Directed energy deposition (DED) is a branch of additive manufacturing (AM) processes in which a feedstock material in the form of powder or wire is delivered to a substrate on which an energy source such as laser beam, electron beam, or plasma/electric arc is simultaneously focused, thus forming a small melt pool and continuously depositing material, layer by layer. DED has several unique advantages compared to other AM processes, such as site-specific deposition and repair, alloy design, and three-dimensional printing of complex shapes. Herein, recent advances as well as the main aspects governing laser-material interactions during the DED process, melt pool thermal behavior, advanced in situ monitoring, and interaction mechanisms are critically reviewed. The most critical processing variables and their influence on the deposited material properties, along with defect formation mechanisms and characterization techniques, are also identified and discussed. An overview of high-end applications, current challenges associated with DED processing, and a critical outlook of the technology are presented.

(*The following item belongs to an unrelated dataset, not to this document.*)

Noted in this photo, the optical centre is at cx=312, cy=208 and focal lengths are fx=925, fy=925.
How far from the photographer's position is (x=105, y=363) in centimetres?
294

定向能量沉积 (DED) 是增材制造 (AM) 工艺的一个分支，在该工艺中，将粉末或线材形式的原料材料输送到基板上，在基板上使用激光束、电子束或等离子/电等能量源。电弧同时聚焦，从而形成一个小的熔池并逐层连续沉积材料。与其他 AM 工艺相比，DED 具有几个独特的优势，例如特定位置的沉积和修复、合金设计以及复杂形状的 3D 打印。在此，最新进展以及在 DED 过程中控制激光与材料相互作用的主要方面、熔池热行为、原位先进监督和互动机制受到严格审查。还确定和讨论了最关键的工艺变量及其对沉积材料特性的影响，以及缺陷形成机制和表征技术。介绍了高端应用的概述、与 DED 处理相关的当前挑战以及该技术的重要前景。